“Eu quero ganhar as eleições com a sinceridade das minhas palavras e dos meus atos“ – Entrevista a Elisa Ferraz – NAU com Podcast

Elisa Ferraz

Elisa Ferraz, fundadora do movimento independente NAU – Nós Avançamos Unidos – em 2017, é recandidata à Câmara Municipal de Vila do Conde.

É presidente desde 2013, num primeiro mandato pelo PS e depois de cerca de 16 anos como vereadora, e desde 2017 pela NAU.

Nas últimas autárquicas venceu com maioria absoluta e isso permitiu, diz, “o nosso plano de ação foi completamente executado”.

A presidente de Câmara decidiu recandidatar-se por considerar que, além de ter cumprido com o que popôs aos eleitores, excedeu-se e tem mais projetos, em curso e prestes a começar. “Os vilacondenses que quiserem ver, verão”, a obra.

Durante o confinamento, nenhum membro do executivo ficou em casa e a porta da Câmara esteve sempre aberta”
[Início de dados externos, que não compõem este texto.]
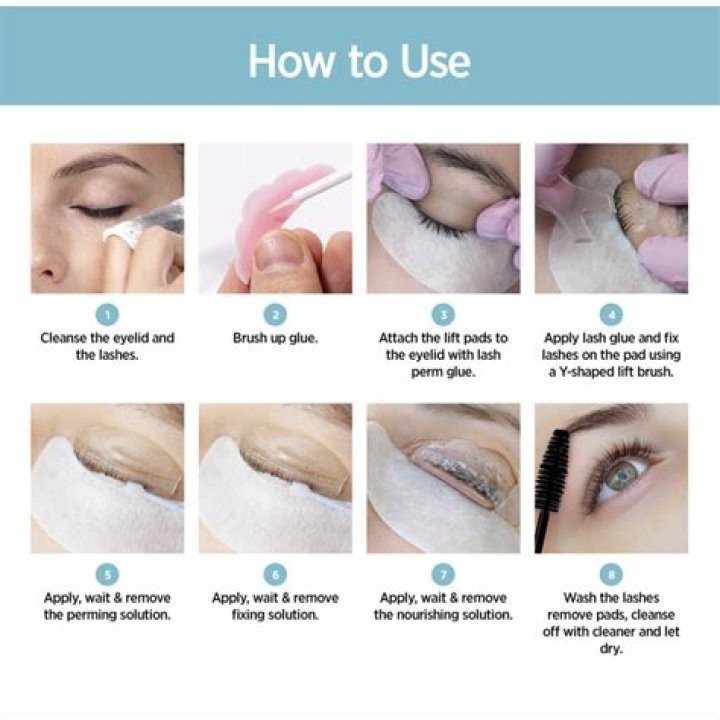 How to Use

1
Cleanse the eyelid and the lashes.

2
Brush up glue.

3
Attach the lift pads to the eyelid with lash perm glue.

4
Apply lash glue and fix lashes on the pad using a Y-shaped lift brush.

5
Apply, wait & remove the perming solution.

6
Apply, wait & remove fixing solution.

7
Apply, wait & remove the nourishing solution.

8
Wash the lashes remove pads, cleanse off with cleaner and let dry.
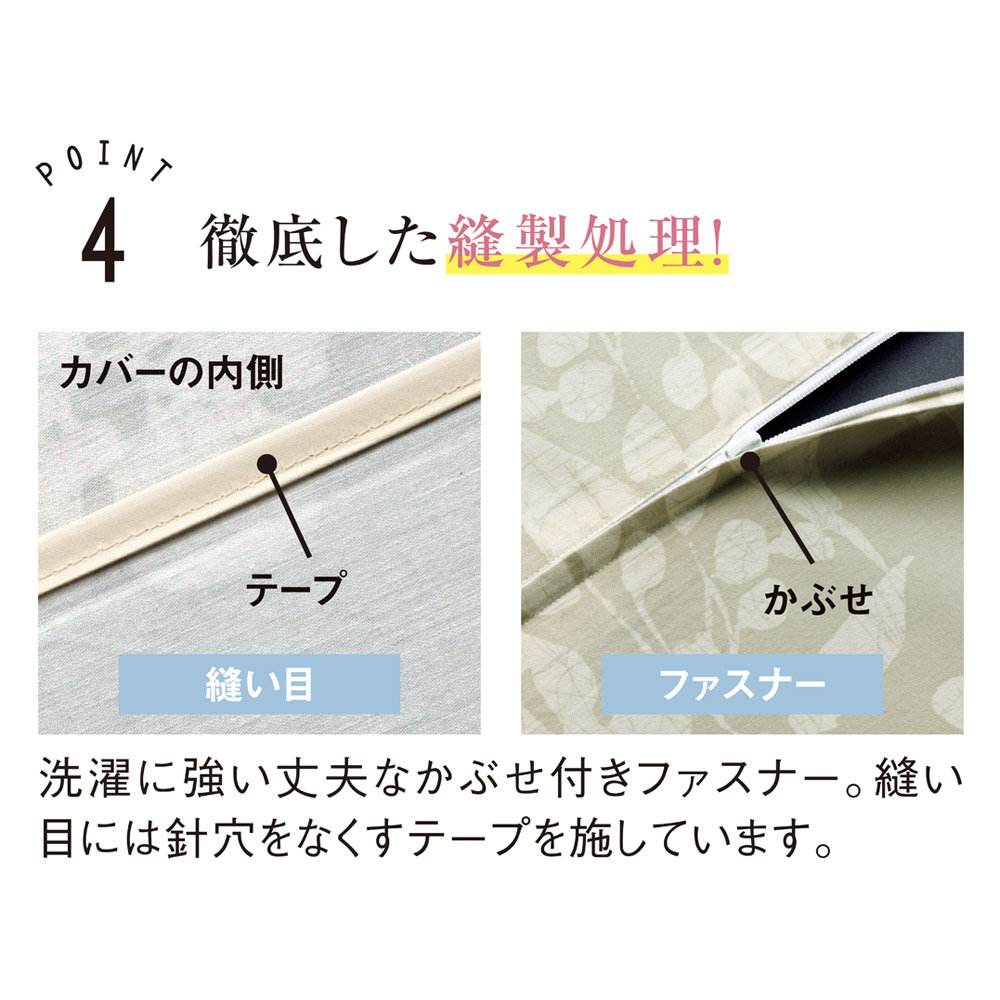 POINT
4 徹底した縫製処理!

カバーの内側

テープ

縫い目

かぶせ

ファスナー

洗濯に強い丈夫なかぶせ付きファスナー。縫い目には針穴をなくすテープを施しています。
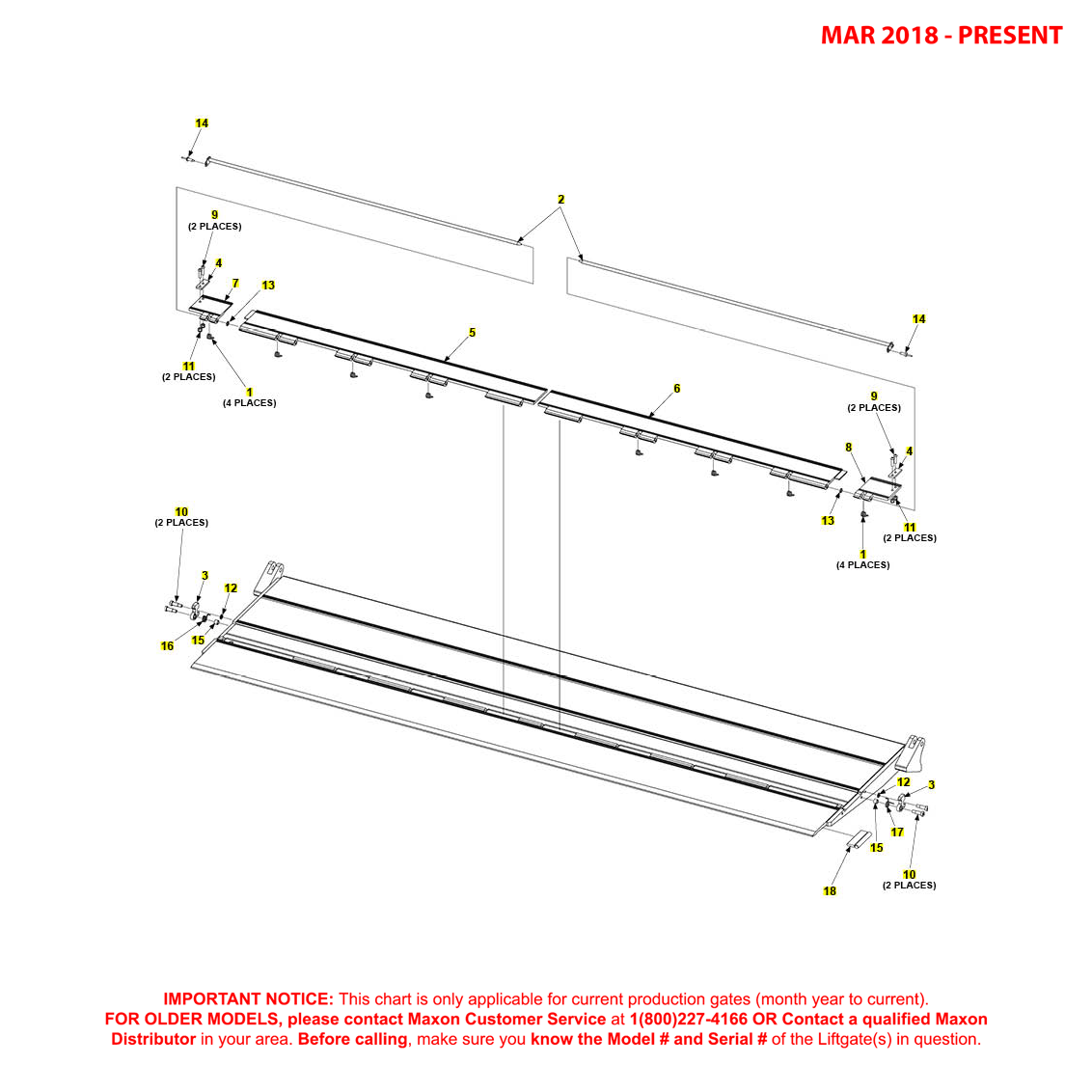 MAR 2018 - PRESENT

14

2

9
(2 PLACES)

4

7

13

5

11
(2 PLACES)

1
(4 PLACES)

6

14

9
(2 PLACES)

8

4

13

11
(2 PLACES)

1
(4 PLACES)

10
(2 PLACES)

3

12

16

15

12

3

17

15

10
(2 PLACES)

18

IMPORTANT NOTICE: This chart is only applicable for current production gates (month year to current). FOR OLDER MODELS, please contact Maxon Customer Service at 1(800)227-4166 OR Contact a qualified Maxon Distributor in your area. Before calling, make sure you know the Model # and Serial # of the Liftgate(s) in question.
Metade do mandato vai ficar marcado pela pandemia e pela necessidade de responder todos os dias a pedidos de ajuda de todos os géneros. A Câmara lançou o projeto ‘Estamos Aqui’, diverso e plural, que respondeu nas áreas sociais, de saúde e de educação e que valeu às instituições de solidariedade social que, de repente, se viram até sem pessoal. “Eu enfrentei durante dois anos a pandemia e tive de lhe fazer frente”, lembra a autarca.

Durante o confinamento, nenhum membro do executivo ficou em casa e a porta da Câmara esteve sempre aberta”, relata Elisa Ferraz.

De entre as mudanças e projetos planeados, a presidente da Câmara destaca o terceiro aditamento ao contrato de concessão da água assinado com a Indaqua, para incluir quatro freguesias (Parada, Ferreiró, Outeiro Maior e Bagunte) que não estavam contempladas com o saneamento, no documento inicial. Para isso, o município construiu duas ETARs.

Rasgar o contrato com a Indaqua custa 95 milhões”

Negociamos/Refletimos exaustivamente com a concessionária o preço da água no nosso concelho, conseguimos baixar a taxa anual, provavelmente as pessoas não se lembram porque dá menos nas vistas”, garante a autarca, acrescentando que a taxa está reduzida a zero, embora o metro cúbico esteja, de facto, ao mesmo preço.

Para baixar o preço da água é preciso que haja entendimento das duas partes”, lembra Elisa Ferraz, explicando as razões pelas quais o preço é diferente em Vila do Conde, na Póvoa de Varzim ou em Matosinhos.

Os contratos foram feitos com valores diferentes e, a título de exemplo, está calculado que em Matosinhos o investimento da rede é de 225 euros per capita e em Vila do Conde o investimento é 690 euros per capita. A isto acresce o preço da água que Vila do Conde compra mais cara 0,12 cêntimos e o facto de a água de Vila do Conde ser tratada na ETAR de Matosinhos.

Promessa de baixar o preço da água (em 35%) “é uma demagogia, é enganar os vilacondenses”

Sendo o tema mais falado nesta pré-campanha eleitoral, por todos os candidatos às eleições, com promessas de renegociar, remunicipalizar ou até de baixar o preço em 35%, Elisa Ferraz reconhece que “todos desejamos que a água venha a baixar” mas avisa que rasgar o contrato custa 95 milhões de euros e fazer promessas de baixar o preço da água (em 35%) “é uma demagogia, é enganar os vilacondenses”, garante a presidente de Câmara ressalvando uma possibilidade: “ a não ser que empurrem o contrato para além dos 40 anos, que há um município aqui à volta que o fez, mas não diz”.

Se isso acontecesse, “a Câmara ficaria, durante mais de 10 anos de mãos atadas a olhar para os munícipes”, considera Elisa Ferraz cuja maior bandeira de campanha é o facto de ter diminuído a dívida do município à banca, “a Câmara está com 27 milhões de dívida porque eu diminuí 30”, lembra, avisando que endividar agora o município seria grave “lamento que seja encarado pelos candidatos com essa ligeireza”.

Eu quero ganhar as eleições com a sinceridade das minhas palavras e dos meus atos e os vilacondenses sabem que eu sou honesta, frontal e verdadeira”.